Увы, это не так. Пройдет несколько лет, и ты совершенно забудешь свой первый школьный день. И многие другие школьные дни. Из десяти лет школьной жизни ты будешь помнить десять, может двадцать особенно ярких. По одному–два на каждый год. Остальные растворятся среди однотипных, как две капли воды похожих друг на друга дней–близнецов.
— Ты будешь помнить этот день, — снова говорит тебе мама.
Эта фраза повторяется постоянно. Весь день, весь вечер. Помноженная на радостное настроение родителей она становится мантрой, заклинанием. Ее смысл убедить тебя в том, что завтрашний день — начало чего-то большого и светлого. Ее смысл отвлечь твое внимание от главного — с этой секунды начинается взросление. Детство, этот смешной паровозик с разноцветными вагончиками твоих впечатлений, фантазий, надежд — он тихо трогается с места и медленно уползает в прошлое. А ты остаешься на перроне, не очень-то понимая, что же за спектакль перед тобой разыгрывают. А суть этого действа в том, что появляются ежедневные обязанности, требующие неукоснительного исполнения. Уроки, режим, расписание, дисциплина, домашние задания — бетонные сваи, на которых строится новая жизнь. Понятия, доселе неведомые. У жизни появляется структура. И если раньше тебя наказывали за невинные шалости, то отныне будут наказывать за неподчинение системе.
Пышные банты и белоснежные фартуки юных принцесс, отутюженные брючки вчерашних друзей по дворовым играм, море пестрых букетов, символичный первый звонок, похожий на удары деревяшкой по жестяной банке… — нет, ты не будешьпомнить этот день, ты будешь знать, как он происходит и только.
— Ты будешь помнить…
Смысл этой фразы кроется в необходимости отгородить тебя от сути происходящего. Если родителям повезет, ты начнешь подозревать неладное только через полгода, а то и год.
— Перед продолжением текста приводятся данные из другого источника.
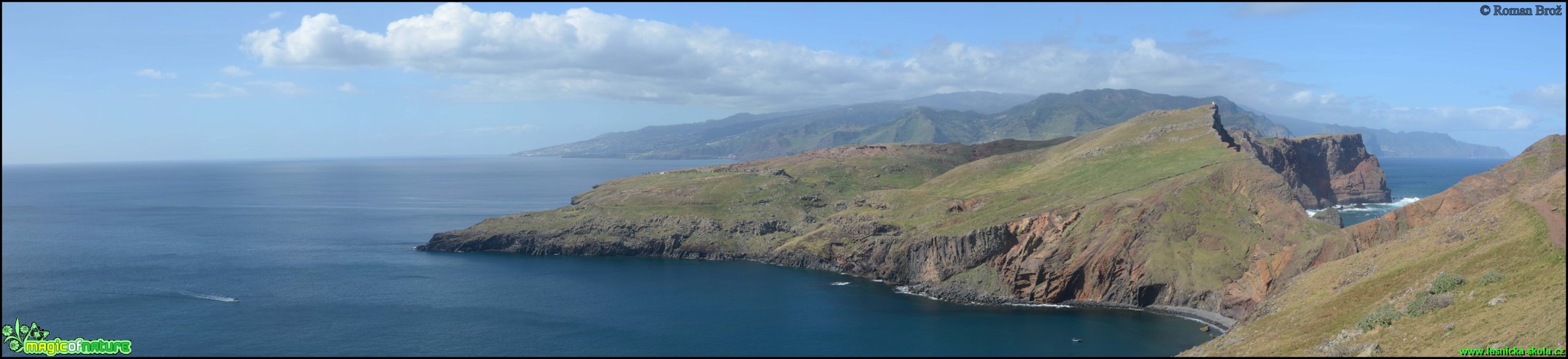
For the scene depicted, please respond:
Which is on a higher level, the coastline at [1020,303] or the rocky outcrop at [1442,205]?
the rocky outcrop at [1442,205]

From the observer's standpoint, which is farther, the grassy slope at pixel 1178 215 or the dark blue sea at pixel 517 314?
the grassy slope at pixel 1178 215

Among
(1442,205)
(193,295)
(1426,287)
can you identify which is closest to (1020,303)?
(1442,205)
За это время ты втянешься, привыкнешь к новой жизни и, скорее всего, забудешь свой первый школьный день, тем более день накануне. Но если адаптация затормозится на начальной стадии, тебя ждёт много слез и нервных срывов. Твоих слез и нервных срывов больших близких людей.
Скажи маме спасибо. За правду она выдает что-то другое, просто потому что правда жестока, и ты ее не осилишь.
Тебе понадобится еще девятнадцать лет, чтобы понять — осилить правду вообще невозможно.
3
Ты сидишь за первой партой в среднем ряду, прямо перед столом учителя. На том столе лежат часы. Обычные потрепанные наручные мужские часы без браслета. Может быть «Слава», или «Восток». Учитель — большая красивая женщина, ходит между рядов. Часы лежат без присмотра. Отсутствие ремешка ассоциируется с брошенностью, ненужностью. Ты протягиваешь руку и берешь их. Это не воровство. Ты думаешь, что часы бросили, забыли, или потеряли. Спустя много лет ты научишься строить последовательные цепи умозаключений, но в данный момент твое мышление импульсивно — какая мысль придет первой, та и будет верной. В двадцать пять ты узнаешь, что это называется «свободная ассоциация», но сейчас тебе восемь, ни о чем таком ты и слыхом не слыхивал. Ты просто думаешь, что часы бросили, и совсем не думаешь, что это не так.